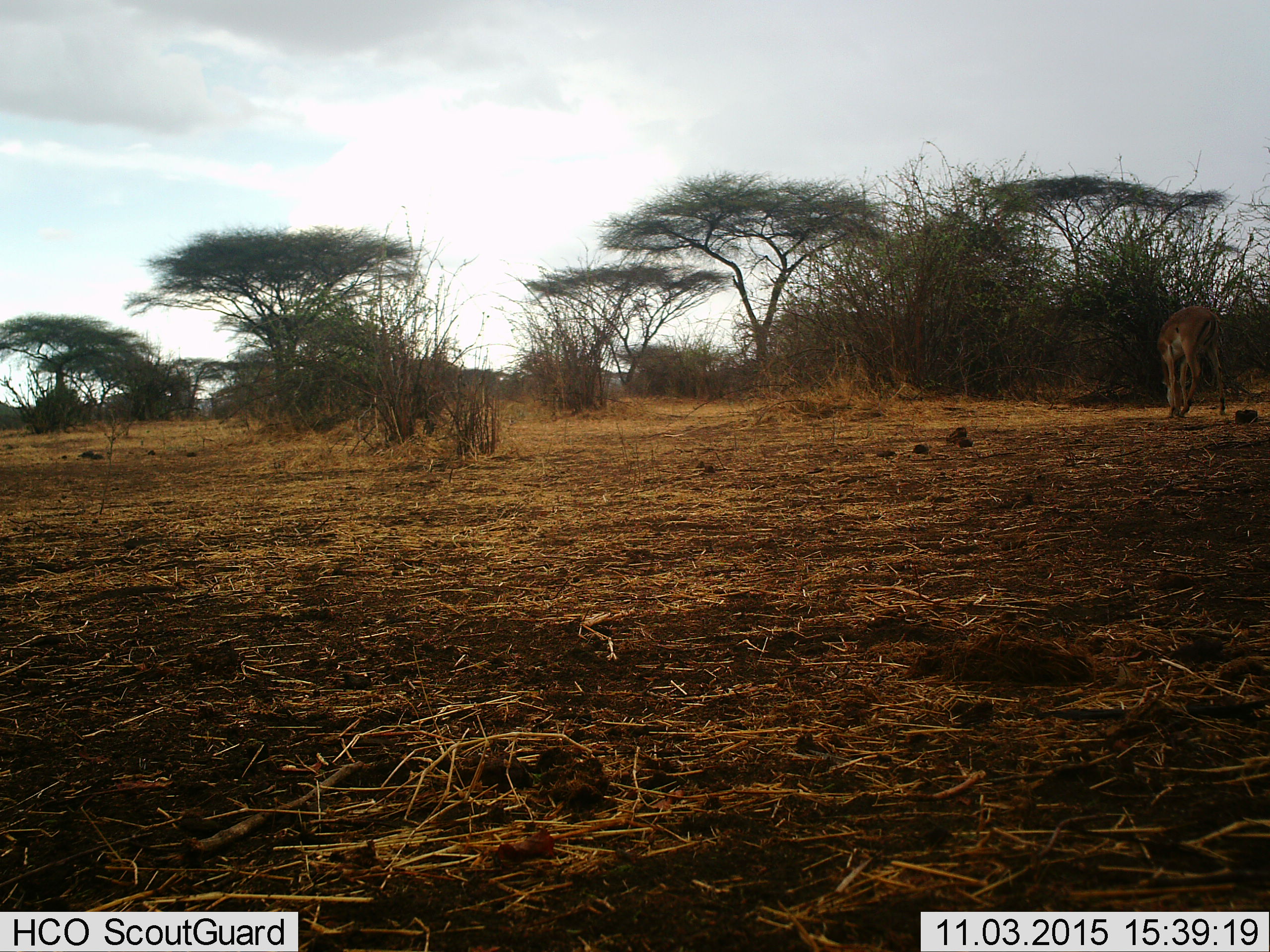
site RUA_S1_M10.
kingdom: Animalia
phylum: Chordata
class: Mammalia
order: Artiodactyla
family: Bovidae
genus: Aepyceros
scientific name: Aepyceros melampus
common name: impala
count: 1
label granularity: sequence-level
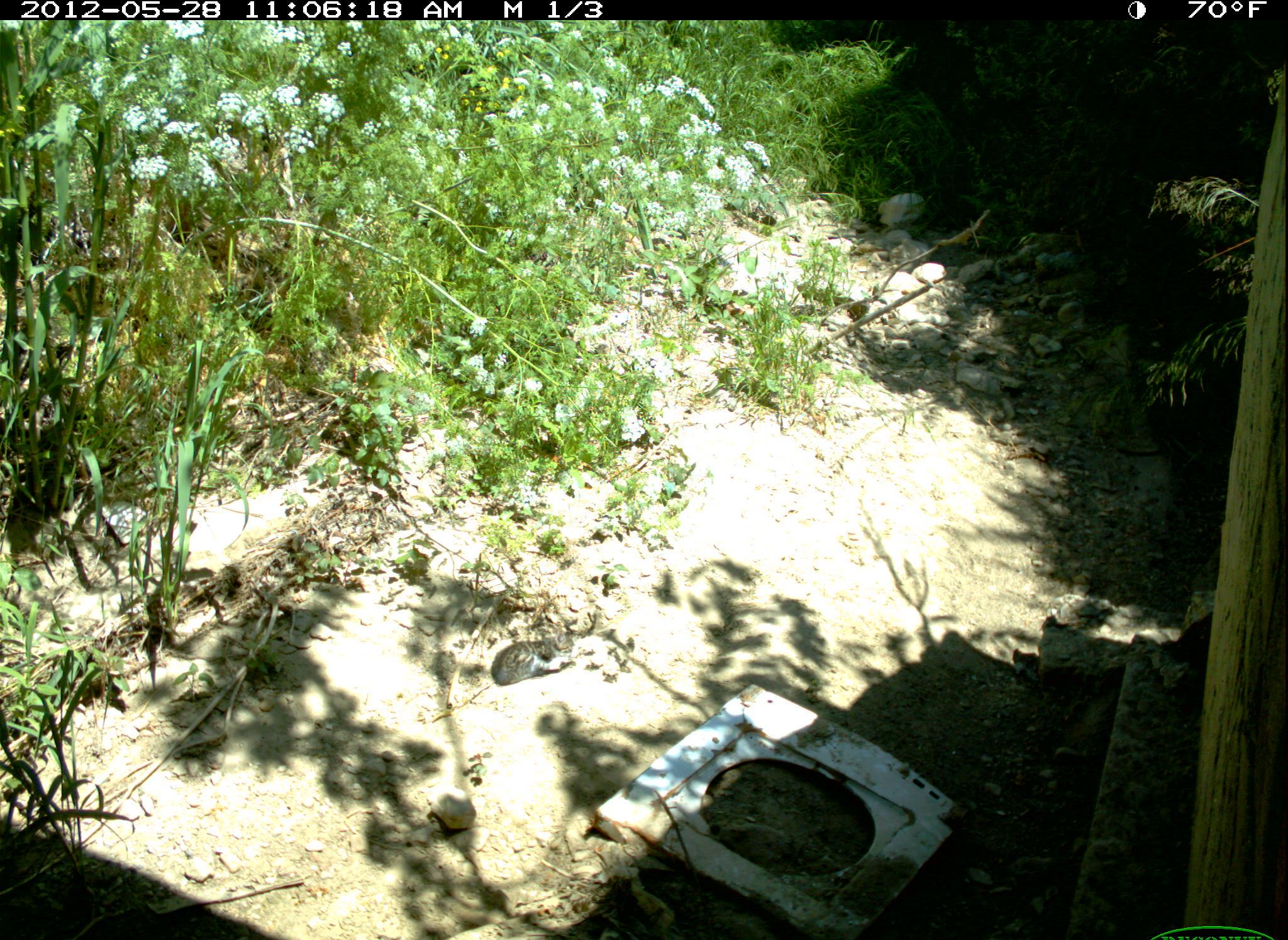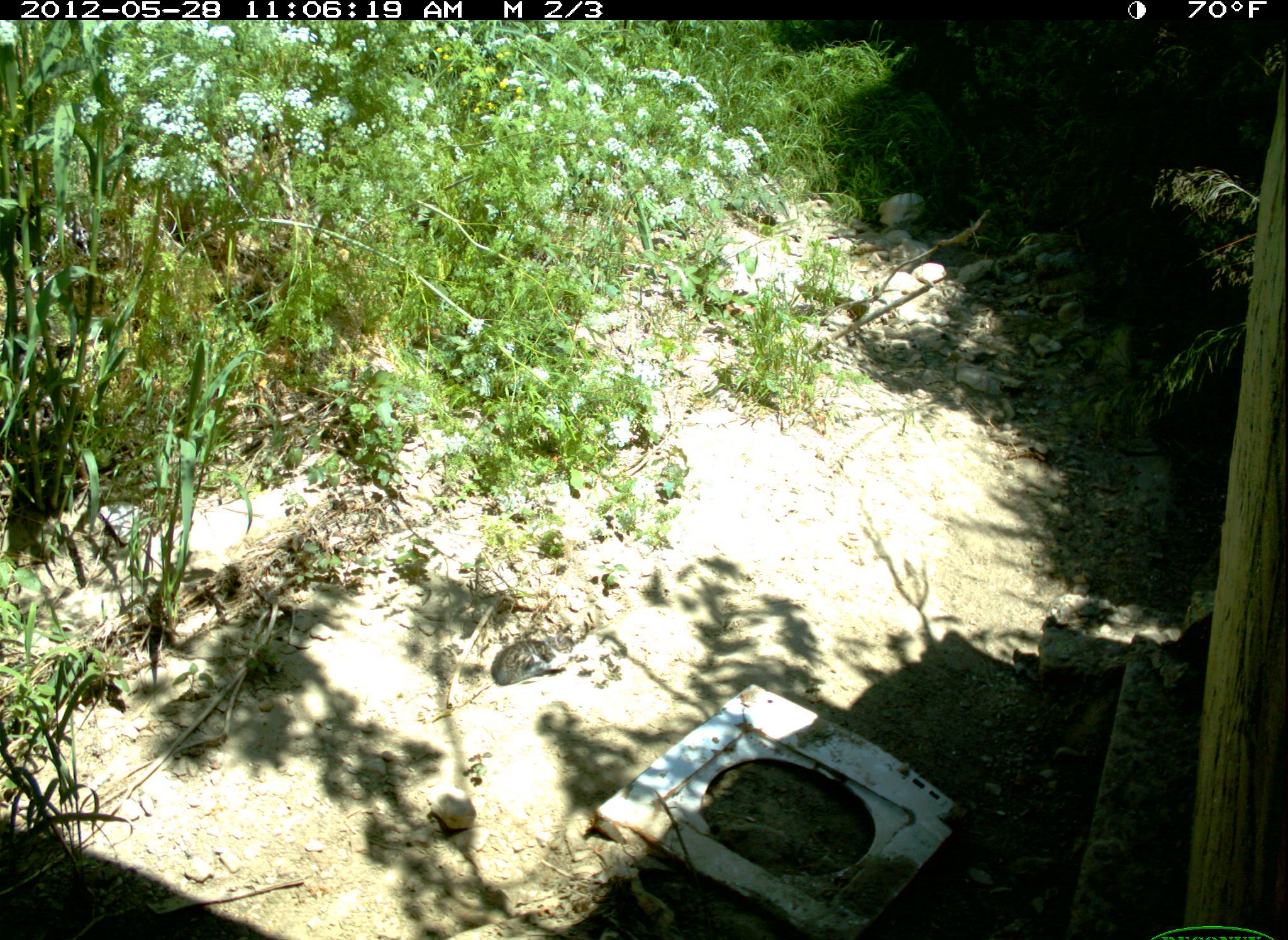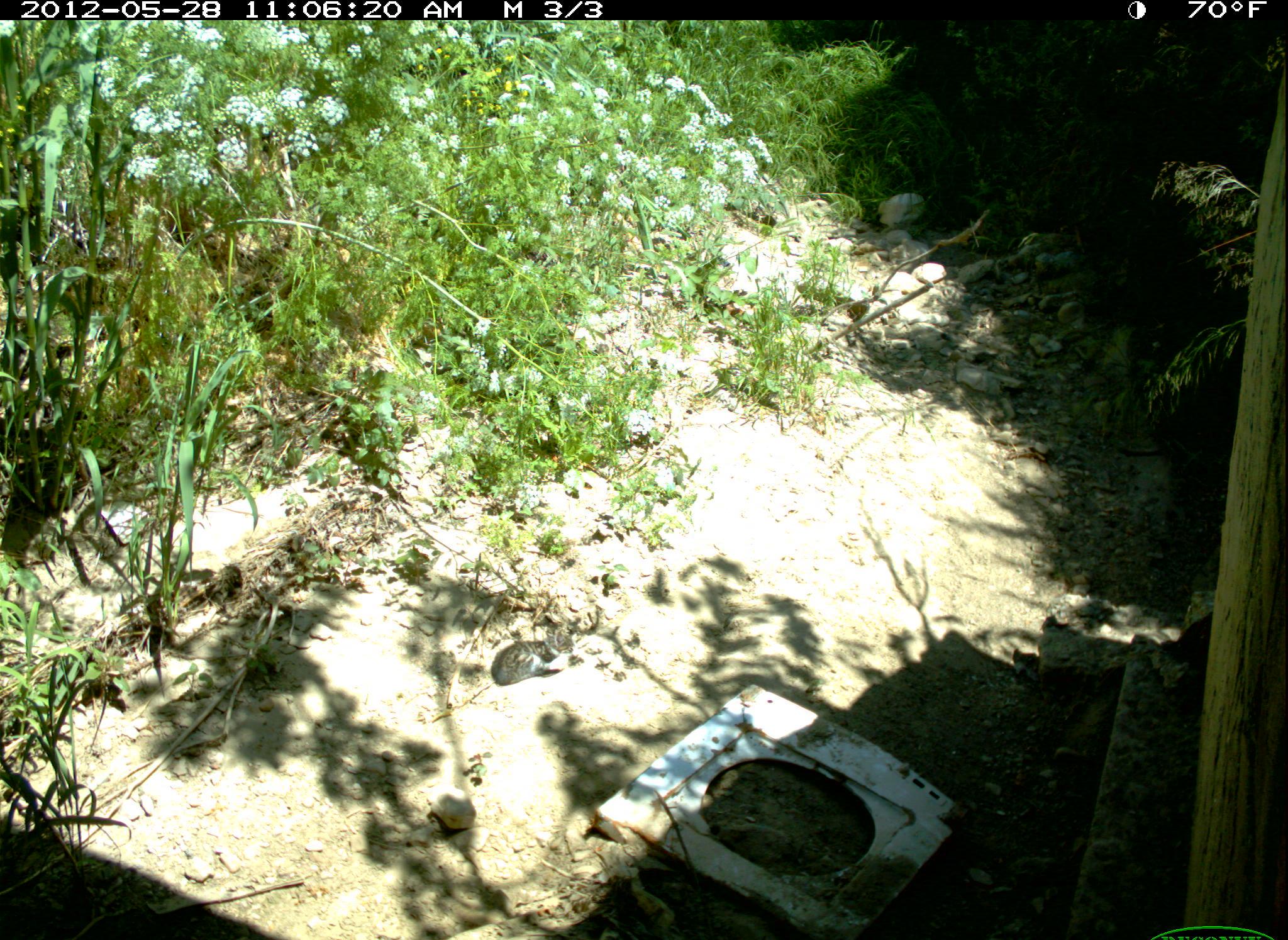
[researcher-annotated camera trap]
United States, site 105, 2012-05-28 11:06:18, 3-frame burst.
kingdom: Animalia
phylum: Chordata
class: Mammalia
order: Carnivora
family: Felidae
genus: Felis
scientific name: Felis catus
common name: cat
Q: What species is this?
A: Cat (Felis catus).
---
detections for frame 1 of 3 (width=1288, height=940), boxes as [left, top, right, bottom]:
cat: [489, 630, 575, 690]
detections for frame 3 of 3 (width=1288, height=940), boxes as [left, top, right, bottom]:
cat: [478, 602, 615, 704]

####

| Problem to solve |
Starting from the line that contains "[researcher-annotated camera trap]", reproduce each line of the data exactly through the last one.

| Written answer |
[researcher-annotated camera trap]
United States, site 105, 2012-05-28 11:06:18, 3-frame burst.
kingdom: Animalia
phylum: Chordata
class: Mammalia
order: Carnivora
family: Felidae
genus: Felis
scientific name: Felis catus
common name: cat
Q: What species is this?
A: Cat (Felis catus).
---
detections for frame 1 of 3 (width=1288, height=940), boxes as [left, top, right, bottom]:
cat: [489, 630, 575, 690]
detections for frame 3 of 3 (width=1288, height=940), boxes as [left, top, right, bottom]:
cat: [478, 602, 615, 704]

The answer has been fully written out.